▶ ASSIGNMENT A
Write out the passage on models and interpretations word for word, everything from "The notions of" down to "is an Interpretation?".

▶ TEXT FOR ANALYSIS
>>

Models vs Interpretations Terminology

In the field of logic, the term model has two strengths of meaning. In the weaker one, to say “$M$ is a model” is just to say that $M$ is just a configuration of the world - in which some formula might evaluate to true or to false. However, in the context of a particular formula, $\varphi$, the statement “$M$ is a model for $\varphi$” or “$M$ models $\varphi$”, often takes on the stronger meaning, which is, $M$ is a configuration of the world, and in that world, $\varphi$ is true. To make the negative statement, we might say “$M$ is a countermodel of $\varphi$”, meaning $M$ is a configuration of the world in which $\varphi$ is false.

Under the weaker meaning of model, we would typically have to say “$\varphi$ is true in the model $M$”, if we wanted to make this stronger statement. From this point forwards we take the stronger meaning of model, and we name the underlying configuration an interpretation. So to say that “$\mathcal{I}$ is an interpretation of $\varphi$”, just tells you that it is a configuration of the world which tells you what all the symbols in $\varphi$ mean. We could go further and say that “$\mathcal{I}$ models $\varphi$”, meaning $\varphi$ evaluates to true under the interpretation $\mathcal{I}$.

The notions of logical equivalence and consequence, validity, satisfiability, non-validity and unsatisfiability all carry over to predicate logic - we just replace the word model with interpretation, and say something like “every/some interpretation $\mathcal{I}$ is/isn’t a model for $\varphi$. The main difference is that now have a much more general notion of interpretation.

What is an Interpretation?

The primary data of an interpretation is a domain, $D$, which is a non-empty set of objects ($D \neq \emptyset$). The interpretation then decides the meaning of all of the following

  • constants - a fixed object from $D$ for each constant
  • function symbols - a function $D^n \to D$ (where $n$ is the arity of the function symbol)
  • predicates - a function \(D^n \to \{\mathbf{f}, \mathbf{t}\}\) (where $n$ is the arity of the predicate). We often conflate $\mathbf{f}$ with $0$ and $\mathbf{t}$ with $1$ when specifying the interpretation.

Interpretations are also accompanied by valuations, which take care of free variables (assigning them to objects), but we typically work only with closed formulas (no free variables). This is why “$\mathcal{I}$ models $\varphi$” actually requires us to check all possible accompanying valuations, in case there are free-variables, but we can ignore this when just working with closed formulas. There is quite a bit of subtlety involved in exactly how we compile formulas to truth values - mostly dealing with variables under quantifiers - see the week 4 slides for how this is done.

<<

▶ DATA FOR THIS EXERCISE
>>

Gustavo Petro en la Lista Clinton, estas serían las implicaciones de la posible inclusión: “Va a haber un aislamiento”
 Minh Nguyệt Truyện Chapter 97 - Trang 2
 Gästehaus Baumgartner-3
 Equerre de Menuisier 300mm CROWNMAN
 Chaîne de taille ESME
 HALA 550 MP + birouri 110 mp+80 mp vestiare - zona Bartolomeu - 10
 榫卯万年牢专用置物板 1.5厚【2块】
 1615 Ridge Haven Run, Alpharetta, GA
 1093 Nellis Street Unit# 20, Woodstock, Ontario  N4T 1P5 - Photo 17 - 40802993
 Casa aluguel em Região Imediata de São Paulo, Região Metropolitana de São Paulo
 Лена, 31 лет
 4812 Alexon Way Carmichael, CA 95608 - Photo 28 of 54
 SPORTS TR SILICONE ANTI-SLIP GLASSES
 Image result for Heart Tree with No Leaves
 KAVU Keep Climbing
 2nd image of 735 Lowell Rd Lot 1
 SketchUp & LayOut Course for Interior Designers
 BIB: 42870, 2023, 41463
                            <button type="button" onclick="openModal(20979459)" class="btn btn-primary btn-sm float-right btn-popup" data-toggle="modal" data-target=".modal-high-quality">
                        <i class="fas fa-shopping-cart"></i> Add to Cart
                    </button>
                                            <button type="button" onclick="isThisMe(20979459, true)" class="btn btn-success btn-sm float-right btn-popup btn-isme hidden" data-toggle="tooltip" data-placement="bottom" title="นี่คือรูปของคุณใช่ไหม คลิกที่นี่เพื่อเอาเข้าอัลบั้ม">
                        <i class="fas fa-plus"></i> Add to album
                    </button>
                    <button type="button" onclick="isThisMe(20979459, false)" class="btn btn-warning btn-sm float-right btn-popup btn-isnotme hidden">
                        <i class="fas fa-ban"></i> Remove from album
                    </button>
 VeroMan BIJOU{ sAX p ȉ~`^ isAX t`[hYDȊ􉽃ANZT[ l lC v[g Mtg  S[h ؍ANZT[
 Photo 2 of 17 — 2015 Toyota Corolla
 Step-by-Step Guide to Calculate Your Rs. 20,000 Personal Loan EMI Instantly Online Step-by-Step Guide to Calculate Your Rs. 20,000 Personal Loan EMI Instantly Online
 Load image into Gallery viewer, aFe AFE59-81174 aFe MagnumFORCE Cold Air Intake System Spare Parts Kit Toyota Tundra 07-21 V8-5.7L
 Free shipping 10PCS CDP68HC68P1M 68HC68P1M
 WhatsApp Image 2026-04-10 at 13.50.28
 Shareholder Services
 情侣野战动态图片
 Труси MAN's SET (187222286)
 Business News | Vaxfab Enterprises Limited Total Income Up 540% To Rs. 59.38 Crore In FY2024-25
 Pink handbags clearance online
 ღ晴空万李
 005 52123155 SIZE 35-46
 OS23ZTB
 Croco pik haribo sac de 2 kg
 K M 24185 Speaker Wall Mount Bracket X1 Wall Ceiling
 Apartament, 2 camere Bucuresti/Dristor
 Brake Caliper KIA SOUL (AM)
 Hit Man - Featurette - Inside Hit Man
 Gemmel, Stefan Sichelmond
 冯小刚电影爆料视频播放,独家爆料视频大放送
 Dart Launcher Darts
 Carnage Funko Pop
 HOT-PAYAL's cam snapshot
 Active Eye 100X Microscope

<<

▶ ASSIGNMENT B
Convert everything in the records from the first line down to the line containing "Instantly Online Step-by-Step", with both ends included, into a JSON list of strings that has one string per line and leaves out blank lines.

▶ RESPONSE A
The notions of logical equivalence and consequence, validity, satisfiability, non-validity and unsatisfiability all carry over to predicate logic - we just replace the word model with interpretation, and say something like “every/some interpretation $\mathcal{I}$ is/isn’t a model for $\varphi$. The main difference is that now have a much more general notion of interpretation.

What is an Interpretation?

▶ RESPONSE B
[
  "Gustavo Petro en la Lista Clinton, estas serían las implicaciones de la posible inclusión: “Va a haber un aislamiento”",
  " Minh Nguyệt Truyện Chapter 97 - Trang 2",
  " Gästehaus Baumgartner-3",
  " Equerre de Menuisier 300mm CROWNMAN",
  " Chaîne de taille ESME",
  " HALA 550 MP + birouri 110 mp+80 mp vestiare - zona Bartolomeu - 10",
  " 榫卯万年牢专用置物板 1.5厚【2块】",
  " 1615 Ridge Haven Run, Alpharetta, GA",
  " 1093 Nellis Street Unit# 20, Woodstock, Ontario  N4T 1P5 - Photo 17 - 40802993",
  " Casa aluguel em Região Imediata de São Paulo, Região Metropolitana de São Paulo",
  " Лена, 31 лет",
  " 4812 Alexon Way Carmichael, CA 95608 - Photo 28 of 54",
  " SPORTS TR SILICONE ANTI-SLIP GLASSES",
  " Image result for Heart Tree with No Leaves",
  " KAVU Keep Climbing",
  " 2nd image of 735 Lowell Rd Lot 1",
  " SketchUp & LayOut Course for Interior Designers",
  " BIB: 42870, 2023, 41463\r",
  "                            <button type=\"button\" onclick=\"openModal(20979459)\" class=\"btn btn-primary btn-sm float-right btn-popup\" data-toggle=\"modal\" data-target=\".modal-high-quality\">\r",
  "                        <i class=\"fas fa-shopping-cart\"></i> Add to Cart\r",
  "                    </button>\r",
  "                                            <button type=\"button\" onclick=\"isThisMe(20979459, true)\" class=\"btn btn-success btn-sm float-right btn-popup btn-isme hidden\" data-toggle=\"tooltip\" data-placement=\"bottom\" title=\"นี่คือรูปของคุณใช่ไหม คลิกที่นี่เพื่อเอาเข้าอัลบั้ม\">\r",
  "                        <i class=\"fas fa-plus\"></i> Add to album\r",
  "                    </button>\r",
  "                    <button type=\"button\" onclick=\"isThisMe(20979459, false)\" class=\"btn btn-warning btn-sm float-right btn-popup btn-isnotme hidden\">\r",
  "                        <i class=\"fas fa-ban\"></i> Remove from album\r",
  "                    </button>",
  " VeroMan BIJOU{ sAX p ȉ~`^ isAX t`[hYDȊ􉽃ANZT[ l lC v[g Mtg  S[h ؍ANZT[",
  " Photo 2 of 17 — 2015 Toyota Corolla",
  " Step-by-Step Guide to Calculate Your Rs. 20,000 Personal Loan EMI Instantly Online Step-by-Step Guide to Calculate Your Rs. 20,000 Personal Loan EMI Instantly Online"
]